莉乃は寝台から下りると美琴の傍まで歩いた。
「解いてあげる」
こう言いながら莉乃の指先が縄に触れた途端、戒めは消え、美琴の身体は自由になった。
「ありがとう……。でも、あの……どうして?」
「あなたを助けたこと?」
美琴は頷いた。
「復讐の手助けなどしたくないから。私はもうあの子の味方でいてやれない。あの子は……トウヤはもう人の心を失っている。あなたも感じたでしょ? こうなる前に、もっと早くトウヤの復讐をやめさせなければいけなかったのに。私は気付けなかった、トウヤと妖魔が共謀し、術で私の影を動かした亡霊騒ぎも。この朱色の痣の力で目覚めてからも意識が混濁としている日々が長くて。こうして起き上がって少し身体を動かせるようになったのも最近のことよ。でもこの姿を保つには限度がある。これ以上はもう……」
莉乃の身体に変化が起きた。
銀色の淡い光が莉乃の身体全体を包み込むように覆った。すると徐々に莉乃の姿は見えなくなり、やがて小さな光だけが美琴の目の前で浮いていた。
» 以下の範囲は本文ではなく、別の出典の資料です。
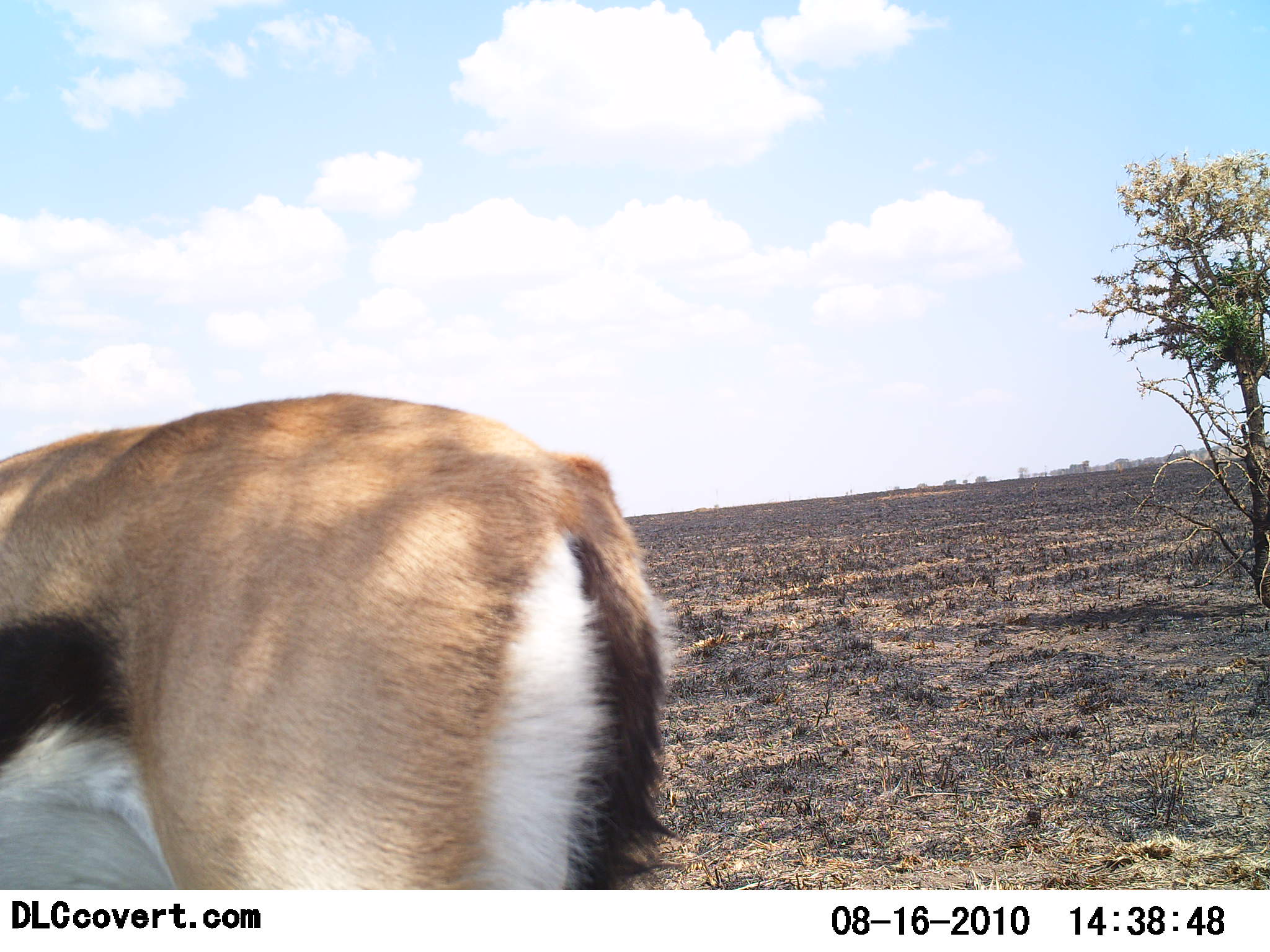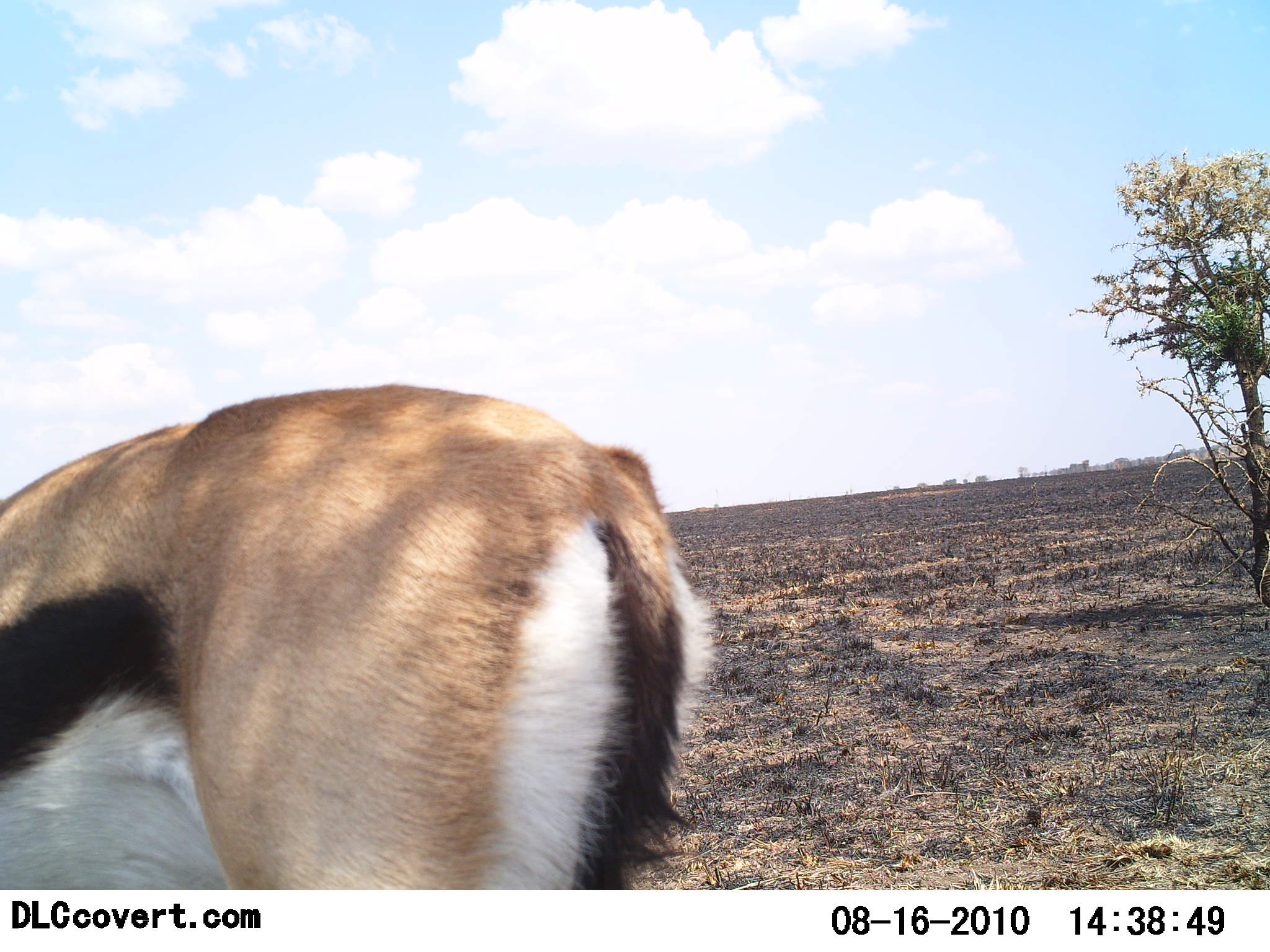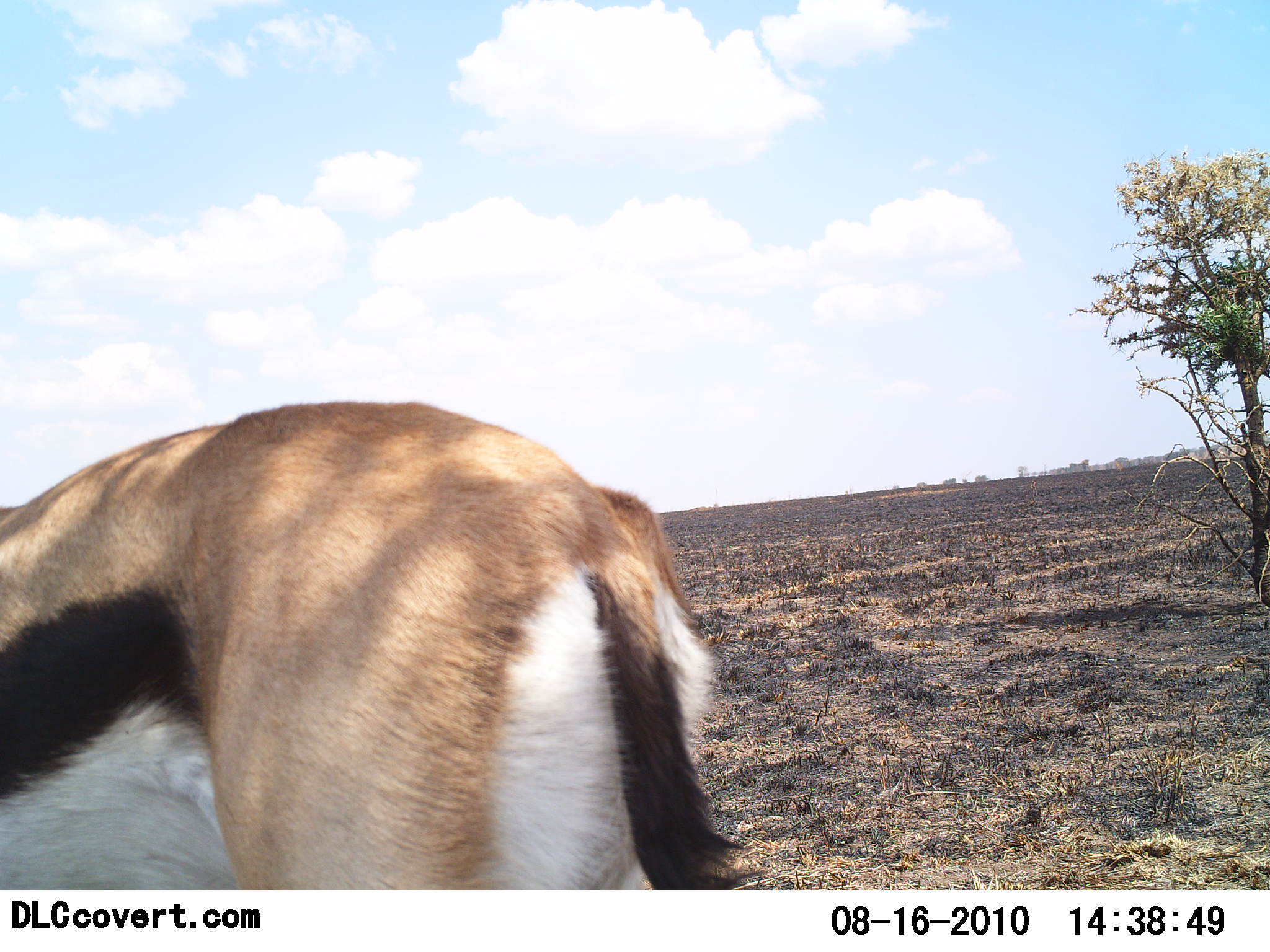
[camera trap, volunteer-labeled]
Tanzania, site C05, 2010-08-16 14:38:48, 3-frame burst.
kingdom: Animalia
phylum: Chordata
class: Mammalia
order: Artiodactyla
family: Bovidae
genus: Eudorcas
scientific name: Eudorcas thomsonii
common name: thomson's gazelle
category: gazellethomsons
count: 1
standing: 73%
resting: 0%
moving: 20%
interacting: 0%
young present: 0%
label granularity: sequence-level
「私の肉体はほとんど朽ちかけていた。霊獣から与えられた霊力で保っていただけ。───でもそれももう終わりにした。私は今、私の意思で御魂だけとなった。……私はトウヤが望んでいるように蘇りたいとは思わないの」
莉乃の御魂は柔らかな光を放ちながら優しい声で美琴に言った。
「美琴さん、あなたにお願いがあるの。私も一緒に外へ連れ出してほしい。あなたが望む場所には、あなたの愛しい者がいる。でもトウヤもきっとそこへ向かってるはずだから。私は残っている最後の力でトウヤの復讐を止めたいの」
莉乃の言葉に美琴は頷いた。
「でもどうやってここから出られるの?」
「出口はこっちよ」
美琴は暗がりの中を進んでいく御魂の後を追った。
やがて目の前にぼんやりと扉が見え、そっと開けると冷たい夜風が頬を撫でた。
ここはどこだろう。
先程までいた屋敷は雑木林の中にあった。
周りに民家は一軒もない。御魂の灯りだけが足元を照らす以外は真っ暗で、風が木々の葉を揺らす音だけが聞こえる。
ここは沙英の街のどの辺りなのだろう。
どちらへ進んだらいいのか方角さえも分からず、美琴が途方に暮れていると莉乃が言った。
「想う心と恐れのない強い気持ちが、向かうべき場所へ導くはず。あなただけに聴こえる声があったはずです。あの方の呼び声が」
(紫珱さまの声……)
「あの方とあなたと、繋がっているものがあれば。それを信じれば必ず辿り着きます。心のままに求め続け、呼び続け、探していた声を想って。次はあなたが。私の中にもあの声がまだ少し、残っています。手伝いましょう。さあ、一緒に……」
銀色の光を放ちながら、御魂が美琴の右手に降りた。
そして吸い込まれるように消えた途端、手の甲にうっすらと朱色の葩印が浮かんだ。
(紫珱さま……)
美琴は一心に紫珱のことだけを強く想った。声を、姿を、笑顔を思い浮かべながら。
───紫珱さま。
早く早く、あなたのもとへ───。
いつしか迷いは消え、美琴の足は自然と駆け出していた。
なにか強い力が美琴の背中を押しているような、引っ張ってくれているようにも感じる。
(この気配は……精霊?)
微弱だが、ラセツが纏う気配に似たものを美琴は感じていた。
通り過ぎていくのは暗闇だけだというのに。心の中に恐ろしさはなかった。
紫珱への想いが自分を強くしてくれている。そんな気がした。
「紫珱さま……」
これは私だけが伝えられる声だ。
大切な言霊だ。
「……紫珱さま」
あのとき、闇に攫われる間際。紫珱に対して疑いや嫉妬心から気持ちに溝を作ってしまったような気がして悔やまれる。
もっと大切な想いがいくつも芽生えていたのに。
(私は紫珱さまと言霊を繋ぎたい)
この声に、想いに触れてほしい。
そしてたくさんの気持ちを伝えたい。
なんの役にもまだ立ててない、頼りない私だけど。
こんな私にもできると信じたい。
紫珱さまのために。
どうか言霊よ届いて。……伝わって。
私は必ずあなたのもとへ。
今度は私が紫珱さまを見つける。
だからどうか間に合って。………無事でいて!
駆けていた足がどんどん軽くなり、美琴は自分が風と同化しているような感覚を覚えた。
そしてなにも恐れず、迷うことなく、その想いが向かう先へ身を委ねた。